Genau in diesem Moment kommt der blasse Mond wieder hinter den Wolken hervor. «Kinder? Hier? Mitten in der Nacht?» Erstaunt lässt der Mann seine Flinte sinken. «G..Gu..Guten Abend», stammeln die Beiden, «wer sind sie?» «Ich bin ... Jäger», antwortet er mit einer tiefen, rauhen Stimme,«und ihr? Wer seid ihr?» «Wir sind Geschwister und sollten schon längst in Brachen sein, aber wir haben uns verlau...» «Schweig!», fällt Robert seiner Schwester ins Wort. «Entschuldigen Sie, Anna ist müde, und sie hat Angst in der Nacht.» «Verständlich», nickt der Jägersmann, «und wenn ich euch Recht verstehe, wäret ihr froh, wenn ich euch nach Brachen bringen würde? In Ordnung, folgt mir.»

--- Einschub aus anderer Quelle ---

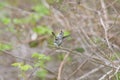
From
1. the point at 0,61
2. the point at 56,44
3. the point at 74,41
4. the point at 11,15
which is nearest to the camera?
the point at 56,44

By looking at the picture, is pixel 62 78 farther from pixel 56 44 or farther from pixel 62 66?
pixel 56 44

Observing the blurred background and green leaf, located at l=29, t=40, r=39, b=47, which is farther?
green leaf, located at l=29, t=40, r=39, b=47

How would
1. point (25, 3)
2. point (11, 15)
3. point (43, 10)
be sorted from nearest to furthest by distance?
point (43, 10) → point (11, 15) → point (25, 3)

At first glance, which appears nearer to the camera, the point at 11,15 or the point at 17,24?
the point at 17,24

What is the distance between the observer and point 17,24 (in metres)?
4.68

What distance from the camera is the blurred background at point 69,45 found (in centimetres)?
302

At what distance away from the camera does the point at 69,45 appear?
4.21 m

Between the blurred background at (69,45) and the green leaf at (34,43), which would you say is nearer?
the blurred background at (69,45)

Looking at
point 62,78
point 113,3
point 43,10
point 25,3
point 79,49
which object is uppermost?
point 25,3

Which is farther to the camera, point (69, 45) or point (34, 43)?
point (34, 43)

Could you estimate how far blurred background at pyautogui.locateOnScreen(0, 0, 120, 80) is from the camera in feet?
9.90

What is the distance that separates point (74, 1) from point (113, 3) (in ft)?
1.16

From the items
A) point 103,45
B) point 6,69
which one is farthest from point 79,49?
point 6,69

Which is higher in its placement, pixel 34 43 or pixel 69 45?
pixel 34 43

Er schreitet voran, die beiden Geschwister folgen. Seine Laterne erhellt den Weg nur schwach, doch der Jäger geht schnellen Schrittes in das nebelverhangene Moor hinein. Robert schliesst zu ihm auf, sie beginnen zu plaudern. Der Jäger will den Grund für ihren Ausflug nach Brachen wissen, und Robert erzählt, dass seine Grossmutter dort wohne. Diese sei krank und sie würden ihr Geld für die Arzneien bringen.
Die Augen des Jägers blitzen kurz auf, doch Robert bemerkt es nicht. Er hat inzwischen Vertrauen gefasst und erzählt weiter: Von der Grossmutter, von ihrem Apfelkuchen, vom lieben Hund, von der netten Magd.
Anna geht hinterher, der Abstand zwischen ihr und den anderen Beiden nimmt mit jedem Schritt zu. Ihr ist kalt. Sie kann kaum noch etwas sehen, das Licht ist immer weiter weg. Sie beginnt zu laufen. Hinter den Büschen sieht sie das Licht, rennt darauf zu, stolpert, fällt hin.
Als sich Anna wieder aufgerappelt hat, sieht sie gar nichts mehr, kein Licht, keinen Mond, nichts. Nebelschwaden kommen auf sie zu, langsam aber unaufhaltbar. Anna beginnt zu rufen, doch der Nebel verschluckt ihre Stimme. Sie schreit, dreht sich um, läuft zurück, schreit weiter, sinkt erschöpft zu Boden. Sie ist alleine, verlassen, sie schluchzt hoffnungslos.
Der Nebel verliert an Dicke, löst sich teilweise auf. Plötzlich hört sie ihren Bruder: «Nein! Lassen sie mich! Ich habe nichts getan! Nein! Es ist für die Grossmutter!» Anna sieht, wie er in ihre Richtung rennt.
«Bleib sofort stehen!», hört Anna den Jäger rufen. Dann ein Knacken. Es blitzt aus der Gewehrmündung und Robert fällt laut schreiend zu Boden.